From the listing below, return every line that contains the string "blue".

[Spatial relationship records]
## BEGIN
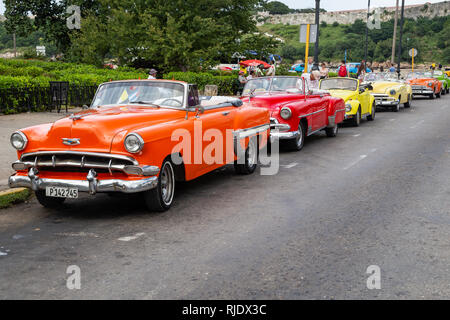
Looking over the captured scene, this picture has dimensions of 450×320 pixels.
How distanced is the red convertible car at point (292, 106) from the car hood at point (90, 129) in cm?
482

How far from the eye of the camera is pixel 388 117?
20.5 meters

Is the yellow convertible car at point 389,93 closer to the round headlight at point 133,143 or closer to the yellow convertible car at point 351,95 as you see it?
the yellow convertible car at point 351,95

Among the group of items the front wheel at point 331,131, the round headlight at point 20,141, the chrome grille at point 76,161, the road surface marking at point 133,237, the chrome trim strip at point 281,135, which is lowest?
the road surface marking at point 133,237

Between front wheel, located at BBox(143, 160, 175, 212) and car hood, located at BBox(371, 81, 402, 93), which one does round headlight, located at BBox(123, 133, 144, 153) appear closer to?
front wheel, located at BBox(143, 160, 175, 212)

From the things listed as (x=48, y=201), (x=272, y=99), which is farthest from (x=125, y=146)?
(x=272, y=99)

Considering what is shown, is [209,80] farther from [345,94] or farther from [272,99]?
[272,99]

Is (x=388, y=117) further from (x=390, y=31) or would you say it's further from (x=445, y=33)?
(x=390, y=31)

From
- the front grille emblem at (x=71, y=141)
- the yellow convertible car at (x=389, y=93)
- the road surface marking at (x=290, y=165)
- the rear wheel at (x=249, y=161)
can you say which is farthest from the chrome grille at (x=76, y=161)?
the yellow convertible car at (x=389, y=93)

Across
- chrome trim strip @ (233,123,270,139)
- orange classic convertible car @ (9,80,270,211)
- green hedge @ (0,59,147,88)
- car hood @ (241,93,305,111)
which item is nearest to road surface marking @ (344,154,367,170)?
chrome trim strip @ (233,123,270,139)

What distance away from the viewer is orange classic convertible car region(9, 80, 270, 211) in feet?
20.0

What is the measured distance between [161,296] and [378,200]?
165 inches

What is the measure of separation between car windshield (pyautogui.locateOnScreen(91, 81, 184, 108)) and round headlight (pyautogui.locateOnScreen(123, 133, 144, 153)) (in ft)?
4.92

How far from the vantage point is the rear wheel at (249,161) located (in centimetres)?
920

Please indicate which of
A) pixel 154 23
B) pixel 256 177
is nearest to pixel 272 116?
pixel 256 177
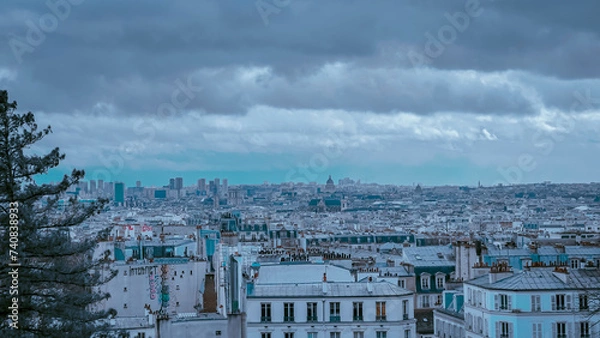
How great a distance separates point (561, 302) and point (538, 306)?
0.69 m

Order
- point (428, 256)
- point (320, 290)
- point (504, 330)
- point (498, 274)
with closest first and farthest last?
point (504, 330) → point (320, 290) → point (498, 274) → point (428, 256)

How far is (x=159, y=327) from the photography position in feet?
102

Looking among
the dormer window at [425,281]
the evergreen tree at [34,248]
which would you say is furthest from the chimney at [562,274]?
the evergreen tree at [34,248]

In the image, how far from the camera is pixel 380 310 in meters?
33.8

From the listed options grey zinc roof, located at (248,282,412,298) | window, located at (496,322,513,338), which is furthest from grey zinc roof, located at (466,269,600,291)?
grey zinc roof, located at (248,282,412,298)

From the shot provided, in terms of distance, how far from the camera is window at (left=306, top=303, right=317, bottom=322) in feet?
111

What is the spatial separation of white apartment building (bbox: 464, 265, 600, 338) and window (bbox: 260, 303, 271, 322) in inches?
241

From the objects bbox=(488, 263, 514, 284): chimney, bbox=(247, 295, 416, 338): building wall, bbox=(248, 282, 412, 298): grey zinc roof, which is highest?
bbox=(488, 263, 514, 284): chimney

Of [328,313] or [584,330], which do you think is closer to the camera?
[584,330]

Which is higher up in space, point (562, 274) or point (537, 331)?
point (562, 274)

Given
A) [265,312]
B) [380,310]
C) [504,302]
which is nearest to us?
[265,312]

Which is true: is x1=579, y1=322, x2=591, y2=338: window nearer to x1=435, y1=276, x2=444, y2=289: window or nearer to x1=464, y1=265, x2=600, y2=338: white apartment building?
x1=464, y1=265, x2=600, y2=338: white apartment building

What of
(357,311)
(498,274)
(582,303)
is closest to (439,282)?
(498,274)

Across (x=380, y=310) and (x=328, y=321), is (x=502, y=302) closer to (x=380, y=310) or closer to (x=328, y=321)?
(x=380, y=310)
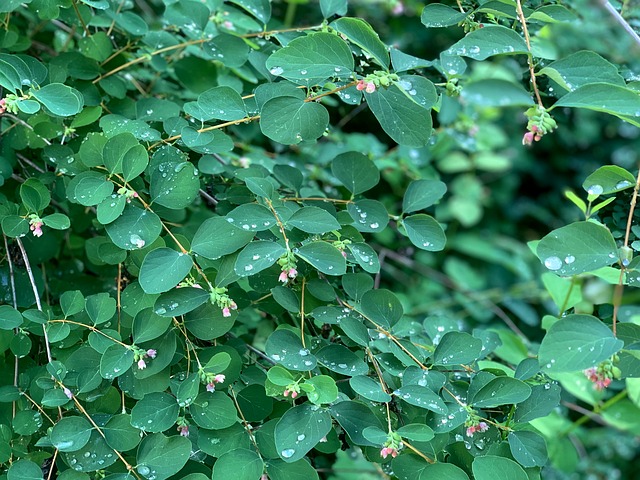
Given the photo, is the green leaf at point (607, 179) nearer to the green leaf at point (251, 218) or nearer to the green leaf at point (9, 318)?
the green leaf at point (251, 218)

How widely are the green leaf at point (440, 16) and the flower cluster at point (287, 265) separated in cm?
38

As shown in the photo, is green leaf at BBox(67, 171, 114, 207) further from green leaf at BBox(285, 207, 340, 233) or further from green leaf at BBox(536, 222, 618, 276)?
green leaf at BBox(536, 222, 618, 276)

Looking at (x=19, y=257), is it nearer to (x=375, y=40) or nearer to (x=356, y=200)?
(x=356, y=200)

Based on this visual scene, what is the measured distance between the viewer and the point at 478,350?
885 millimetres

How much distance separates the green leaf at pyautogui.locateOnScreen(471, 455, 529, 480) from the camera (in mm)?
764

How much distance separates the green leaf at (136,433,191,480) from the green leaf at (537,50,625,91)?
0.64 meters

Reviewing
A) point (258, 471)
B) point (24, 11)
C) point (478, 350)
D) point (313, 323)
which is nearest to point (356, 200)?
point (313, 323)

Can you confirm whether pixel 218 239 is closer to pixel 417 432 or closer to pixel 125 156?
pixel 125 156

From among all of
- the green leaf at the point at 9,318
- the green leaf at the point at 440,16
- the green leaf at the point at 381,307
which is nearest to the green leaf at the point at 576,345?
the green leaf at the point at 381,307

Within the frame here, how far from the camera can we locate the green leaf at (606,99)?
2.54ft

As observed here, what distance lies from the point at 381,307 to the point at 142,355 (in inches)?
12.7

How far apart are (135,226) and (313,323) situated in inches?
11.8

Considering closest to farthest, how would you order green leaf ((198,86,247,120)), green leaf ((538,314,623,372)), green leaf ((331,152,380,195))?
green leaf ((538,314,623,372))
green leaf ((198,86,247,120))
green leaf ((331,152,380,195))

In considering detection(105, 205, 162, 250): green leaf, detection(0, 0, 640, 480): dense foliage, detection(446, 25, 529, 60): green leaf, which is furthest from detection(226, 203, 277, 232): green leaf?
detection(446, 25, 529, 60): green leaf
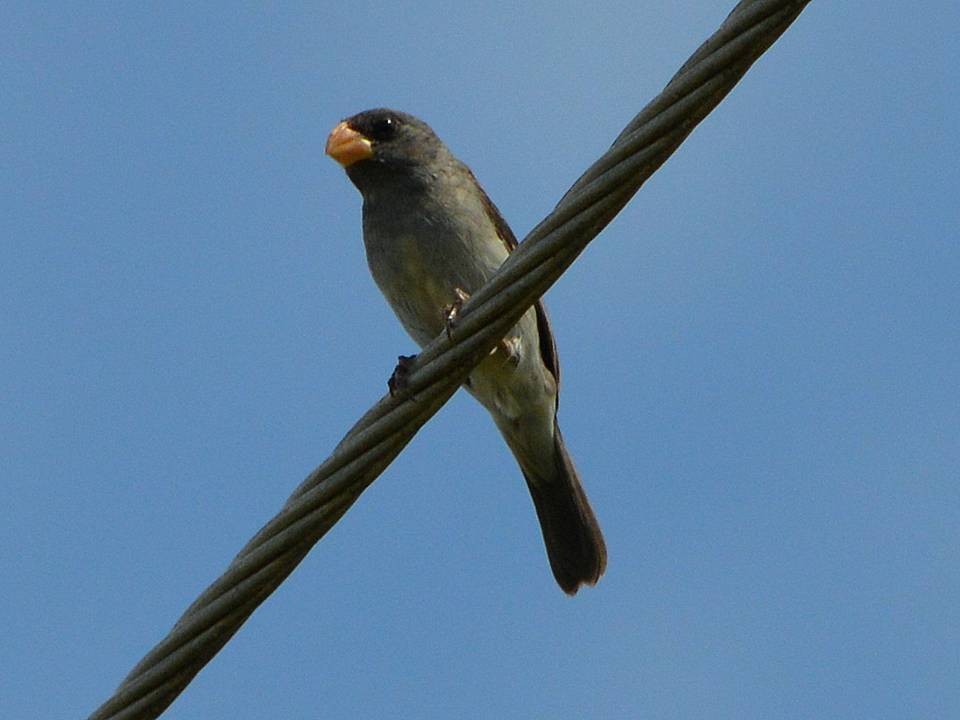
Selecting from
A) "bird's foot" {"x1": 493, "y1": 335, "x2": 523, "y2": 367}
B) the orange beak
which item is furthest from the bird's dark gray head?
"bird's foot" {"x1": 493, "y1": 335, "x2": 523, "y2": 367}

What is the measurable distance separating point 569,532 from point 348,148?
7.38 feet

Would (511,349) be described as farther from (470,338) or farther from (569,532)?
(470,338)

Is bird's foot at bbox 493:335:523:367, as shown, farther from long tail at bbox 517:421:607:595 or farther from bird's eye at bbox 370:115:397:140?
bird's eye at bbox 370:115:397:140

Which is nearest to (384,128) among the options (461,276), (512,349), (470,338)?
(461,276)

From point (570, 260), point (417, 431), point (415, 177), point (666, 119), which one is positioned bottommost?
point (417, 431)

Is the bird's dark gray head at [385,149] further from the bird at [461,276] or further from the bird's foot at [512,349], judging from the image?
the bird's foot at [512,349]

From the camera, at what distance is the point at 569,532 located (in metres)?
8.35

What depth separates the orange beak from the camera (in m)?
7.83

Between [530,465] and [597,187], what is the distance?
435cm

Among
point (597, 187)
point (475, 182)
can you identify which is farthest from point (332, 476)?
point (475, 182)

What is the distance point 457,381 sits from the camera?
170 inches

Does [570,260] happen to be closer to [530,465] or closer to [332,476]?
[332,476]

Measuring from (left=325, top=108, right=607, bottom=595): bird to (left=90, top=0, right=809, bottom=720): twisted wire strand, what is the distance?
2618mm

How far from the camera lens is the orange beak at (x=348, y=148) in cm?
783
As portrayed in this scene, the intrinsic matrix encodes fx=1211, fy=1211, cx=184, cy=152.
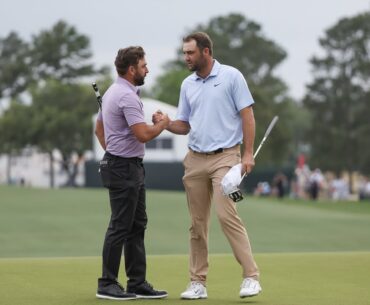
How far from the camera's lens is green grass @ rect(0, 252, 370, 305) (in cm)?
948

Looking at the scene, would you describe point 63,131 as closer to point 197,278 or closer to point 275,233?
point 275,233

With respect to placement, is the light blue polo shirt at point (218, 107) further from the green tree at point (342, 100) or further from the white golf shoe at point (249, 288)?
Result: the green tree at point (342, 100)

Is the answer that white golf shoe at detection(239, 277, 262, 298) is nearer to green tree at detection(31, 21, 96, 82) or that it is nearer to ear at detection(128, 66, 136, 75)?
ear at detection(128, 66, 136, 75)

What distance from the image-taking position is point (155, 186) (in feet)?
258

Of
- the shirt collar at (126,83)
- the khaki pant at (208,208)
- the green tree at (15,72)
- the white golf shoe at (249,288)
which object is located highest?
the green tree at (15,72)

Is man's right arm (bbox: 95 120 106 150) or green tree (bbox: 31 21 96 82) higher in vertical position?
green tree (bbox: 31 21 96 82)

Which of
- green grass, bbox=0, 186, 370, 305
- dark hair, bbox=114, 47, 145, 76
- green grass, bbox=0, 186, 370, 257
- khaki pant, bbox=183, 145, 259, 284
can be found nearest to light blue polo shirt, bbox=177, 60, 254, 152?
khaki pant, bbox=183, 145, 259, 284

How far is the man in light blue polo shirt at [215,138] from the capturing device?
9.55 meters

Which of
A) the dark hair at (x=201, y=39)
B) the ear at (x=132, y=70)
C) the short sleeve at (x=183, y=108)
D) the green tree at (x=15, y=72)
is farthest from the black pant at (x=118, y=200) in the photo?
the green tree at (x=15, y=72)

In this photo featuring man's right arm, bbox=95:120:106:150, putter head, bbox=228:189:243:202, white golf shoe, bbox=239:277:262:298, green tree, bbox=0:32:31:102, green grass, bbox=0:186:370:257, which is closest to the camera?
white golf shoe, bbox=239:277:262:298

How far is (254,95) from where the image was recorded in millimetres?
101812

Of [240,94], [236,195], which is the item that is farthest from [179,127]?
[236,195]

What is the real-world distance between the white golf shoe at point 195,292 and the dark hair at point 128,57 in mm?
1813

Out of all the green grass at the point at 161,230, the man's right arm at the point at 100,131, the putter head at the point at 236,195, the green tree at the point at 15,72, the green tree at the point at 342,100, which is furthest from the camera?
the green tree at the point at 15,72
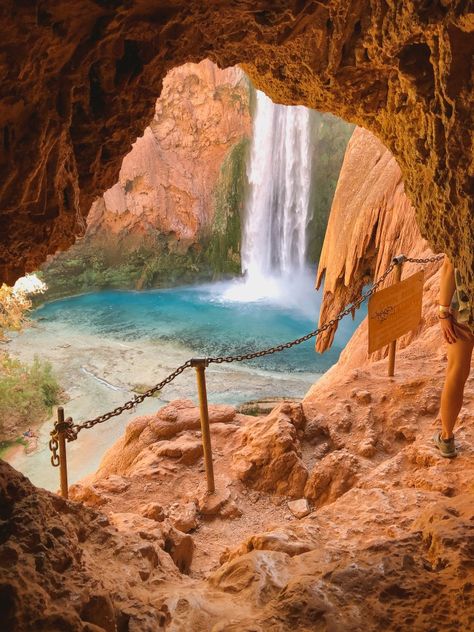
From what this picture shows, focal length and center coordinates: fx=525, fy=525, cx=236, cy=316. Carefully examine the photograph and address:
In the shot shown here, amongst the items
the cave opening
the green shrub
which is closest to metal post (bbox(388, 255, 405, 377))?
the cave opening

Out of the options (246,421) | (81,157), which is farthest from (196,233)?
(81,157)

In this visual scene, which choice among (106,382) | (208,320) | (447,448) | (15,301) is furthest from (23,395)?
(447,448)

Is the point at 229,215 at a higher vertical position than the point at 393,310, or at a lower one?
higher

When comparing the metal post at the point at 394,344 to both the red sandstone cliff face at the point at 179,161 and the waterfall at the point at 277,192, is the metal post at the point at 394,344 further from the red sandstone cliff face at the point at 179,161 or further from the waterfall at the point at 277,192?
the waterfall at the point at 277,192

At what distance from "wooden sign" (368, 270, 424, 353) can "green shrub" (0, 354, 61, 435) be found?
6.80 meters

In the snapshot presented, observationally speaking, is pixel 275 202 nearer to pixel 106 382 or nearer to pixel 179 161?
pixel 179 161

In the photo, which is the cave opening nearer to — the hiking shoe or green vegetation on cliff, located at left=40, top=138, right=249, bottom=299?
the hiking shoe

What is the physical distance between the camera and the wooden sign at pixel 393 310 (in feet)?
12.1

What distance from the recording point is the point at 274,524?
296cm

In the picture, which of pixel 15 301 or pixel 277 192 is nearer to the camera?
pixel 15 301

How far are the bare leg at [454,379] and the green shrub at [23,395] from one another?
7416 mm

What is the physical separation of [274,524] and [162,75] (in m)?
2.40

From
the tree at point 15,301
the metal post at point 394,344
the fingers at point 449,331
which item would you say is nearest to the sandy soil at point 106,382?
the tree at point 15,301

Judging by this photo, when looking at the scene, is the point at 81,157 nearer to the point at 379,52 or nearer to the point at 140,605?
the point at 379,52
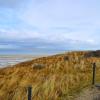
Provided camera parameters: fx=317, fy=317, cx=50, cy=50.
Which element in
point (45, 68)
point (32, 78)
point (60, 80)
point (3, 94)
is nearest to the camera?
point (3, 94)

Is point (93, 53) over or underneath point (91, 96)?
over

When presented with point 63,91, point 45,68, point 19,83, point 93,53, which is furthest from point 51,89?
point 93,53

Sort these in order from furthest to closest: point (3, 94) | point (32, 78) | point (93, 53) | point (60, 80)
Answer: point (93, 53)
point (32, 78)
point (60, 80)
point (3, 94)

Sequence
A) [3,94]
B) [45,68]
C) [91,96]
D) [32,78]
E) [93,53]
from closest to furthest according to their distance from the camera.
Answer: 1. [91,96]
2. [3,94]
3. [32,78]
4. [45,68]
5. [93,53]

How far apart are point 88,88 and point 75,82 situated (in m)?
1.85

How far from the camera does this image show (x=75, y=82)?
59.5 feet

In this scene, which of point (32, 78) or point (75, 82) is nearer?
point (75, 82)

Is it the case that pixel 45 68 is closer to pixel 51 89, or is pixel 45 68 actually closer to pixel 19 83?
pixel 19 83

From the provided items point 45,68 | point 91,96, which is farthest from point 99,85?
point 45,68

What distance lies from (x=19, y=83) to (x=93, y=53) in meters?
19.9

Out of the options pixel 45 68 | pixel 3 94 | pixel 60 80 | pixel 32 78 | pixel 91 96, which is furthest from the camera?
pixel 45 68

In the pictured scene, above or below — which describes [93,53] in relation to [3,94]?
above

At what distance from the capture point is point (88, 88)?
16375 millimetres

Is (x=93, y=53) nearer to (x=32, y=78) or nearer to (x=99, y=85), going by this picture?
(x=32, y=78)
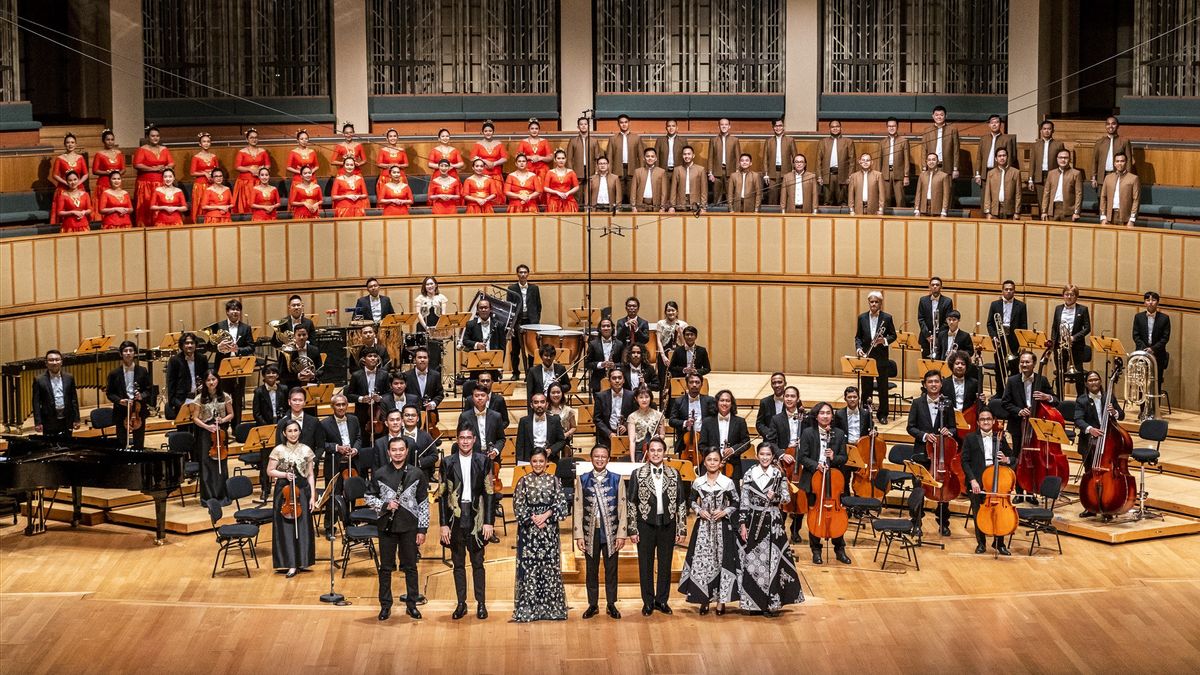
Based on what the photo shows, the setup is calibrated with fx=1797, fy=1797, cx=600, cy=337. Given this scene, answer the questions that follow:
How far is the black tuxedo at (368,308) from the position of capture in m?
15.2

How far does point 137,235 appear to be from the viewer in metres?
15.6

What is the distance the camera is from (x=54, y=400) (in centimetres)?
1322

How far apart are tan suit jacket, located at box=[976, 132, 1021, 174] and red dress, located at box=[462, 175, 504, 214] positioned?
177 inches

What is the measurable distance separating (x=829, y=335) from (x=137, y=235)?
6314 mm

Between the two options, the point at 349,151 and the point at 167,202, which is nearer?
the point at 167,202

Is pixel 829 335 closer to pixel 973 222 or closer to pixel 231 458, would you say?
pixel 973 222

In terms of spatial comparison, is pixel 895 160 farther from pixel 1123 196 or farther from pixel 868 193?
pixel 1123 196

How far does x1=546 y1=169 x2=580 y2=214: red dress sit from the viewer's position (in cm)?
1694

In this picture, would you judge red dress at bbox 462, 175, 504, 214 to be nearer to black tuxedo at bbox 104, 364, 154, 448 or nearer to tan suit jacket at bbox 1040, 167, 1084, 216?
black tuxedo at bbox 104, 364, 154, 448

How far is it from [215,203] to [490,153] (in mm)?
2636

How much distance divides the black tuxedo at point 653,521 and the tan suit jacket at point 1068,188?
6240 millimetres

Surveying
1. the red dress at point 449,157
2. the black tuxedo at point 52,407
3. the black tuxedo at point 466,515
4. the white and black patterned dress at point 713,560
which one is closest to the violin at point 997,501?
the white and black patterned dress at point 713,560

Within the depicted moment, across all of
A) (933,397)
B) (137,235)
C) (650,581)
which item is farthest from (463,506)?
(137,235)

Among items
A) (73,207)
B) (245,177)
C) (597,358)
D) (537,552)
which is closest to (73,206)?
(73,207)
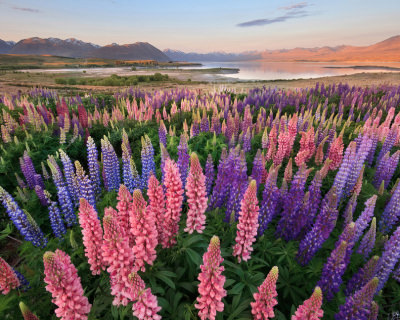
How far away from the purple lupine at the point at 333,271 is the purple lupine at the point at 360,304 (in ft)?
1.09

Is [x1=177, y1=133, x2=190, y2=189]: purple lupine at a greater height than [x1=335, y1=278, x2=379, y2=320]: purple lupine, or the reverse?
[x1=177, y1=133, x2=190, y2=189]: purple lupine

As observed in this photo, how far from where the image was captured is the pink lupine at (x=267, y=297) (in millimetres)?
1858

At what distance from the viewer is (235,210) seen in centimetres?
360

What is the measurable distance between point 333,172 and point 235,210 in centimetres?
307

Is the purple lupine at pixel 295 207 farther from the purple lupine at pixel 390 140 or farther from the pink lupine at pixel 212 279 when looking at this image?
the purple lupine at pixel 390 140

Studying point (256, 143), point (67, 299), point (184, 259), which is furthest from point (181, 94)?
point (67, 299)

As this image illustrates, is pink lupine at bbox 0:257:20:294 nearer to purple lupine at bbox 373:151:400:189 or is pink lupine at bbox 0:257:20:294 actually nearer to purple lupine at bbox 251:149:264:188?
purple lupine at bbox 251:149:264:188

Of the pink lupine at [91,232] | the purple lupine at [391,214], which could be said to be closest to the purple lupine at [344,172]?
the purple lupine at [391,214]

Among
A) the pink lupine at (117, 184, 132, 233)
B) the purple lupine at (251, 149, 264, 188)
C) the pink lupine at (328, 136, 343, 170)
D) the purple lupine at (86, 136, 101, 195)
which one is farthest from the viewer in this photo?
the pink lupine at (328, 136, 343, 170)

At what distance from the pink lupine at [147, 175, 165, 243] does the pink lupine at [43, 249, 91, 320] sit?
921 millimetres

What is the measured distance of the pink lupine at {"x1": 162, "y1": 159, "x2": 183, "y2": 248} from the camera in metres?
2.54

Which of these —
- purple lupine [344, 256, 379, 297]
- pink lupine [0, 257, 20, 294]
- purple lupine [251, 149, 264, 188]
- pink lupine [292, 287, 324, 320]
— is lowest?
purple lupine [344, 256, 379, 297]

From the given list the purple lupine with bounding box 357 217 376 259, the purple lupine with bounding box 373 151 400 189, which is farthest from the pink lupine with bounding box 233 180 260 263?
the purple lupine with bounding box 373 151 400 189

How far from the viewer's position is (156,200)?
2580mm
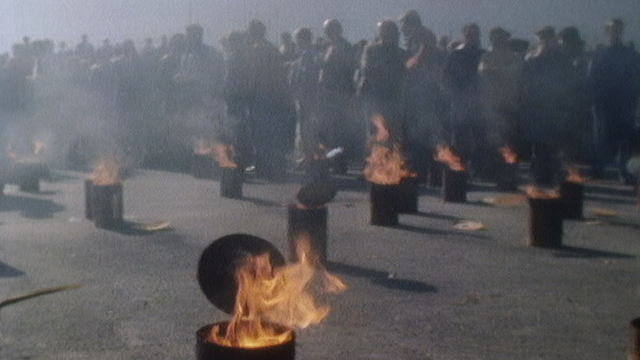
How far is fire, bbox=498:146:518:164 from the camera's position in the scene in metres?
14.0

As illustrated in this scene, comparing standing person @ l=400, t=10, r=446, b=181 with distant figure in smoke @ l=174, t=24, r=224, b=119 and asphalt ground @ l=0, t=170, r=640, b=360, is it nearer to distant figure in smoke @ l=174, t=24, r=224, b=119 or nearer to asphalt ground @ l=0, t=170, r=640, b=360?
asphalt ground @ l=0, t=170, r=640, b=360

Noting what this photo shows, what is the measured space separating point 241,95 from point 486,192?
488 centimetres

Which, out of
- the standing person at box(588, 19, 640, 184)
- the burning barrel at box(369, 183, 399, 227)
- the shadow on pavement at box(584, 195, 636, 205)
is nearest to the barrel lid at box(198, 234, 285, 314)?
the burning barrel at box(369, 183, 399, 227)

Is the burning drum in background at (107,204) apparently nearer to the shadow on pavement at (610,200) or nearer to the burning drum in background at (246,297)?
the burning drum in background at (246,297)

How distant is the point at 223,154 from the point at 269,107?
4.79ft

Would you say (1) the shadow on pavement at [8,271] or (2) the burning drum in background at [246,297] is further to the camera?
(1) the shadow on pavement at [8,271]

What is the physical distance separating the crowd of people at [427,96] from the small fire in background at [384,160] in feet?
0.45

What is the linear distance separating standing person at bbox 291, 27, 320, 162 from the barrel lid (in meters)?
## END
PROBLEM SOLUTION:
With respect to placement, is the light blue polo shirt at point (218, 107) further from the green tree at point (342, 100) or further from the white golf shoe at point (249, 288)?
can be found nearest to light blue polo shirt, bbox=177, 60, 254, 152?
How far is the man in light blue polo shirt at [215,138] from the capturing device?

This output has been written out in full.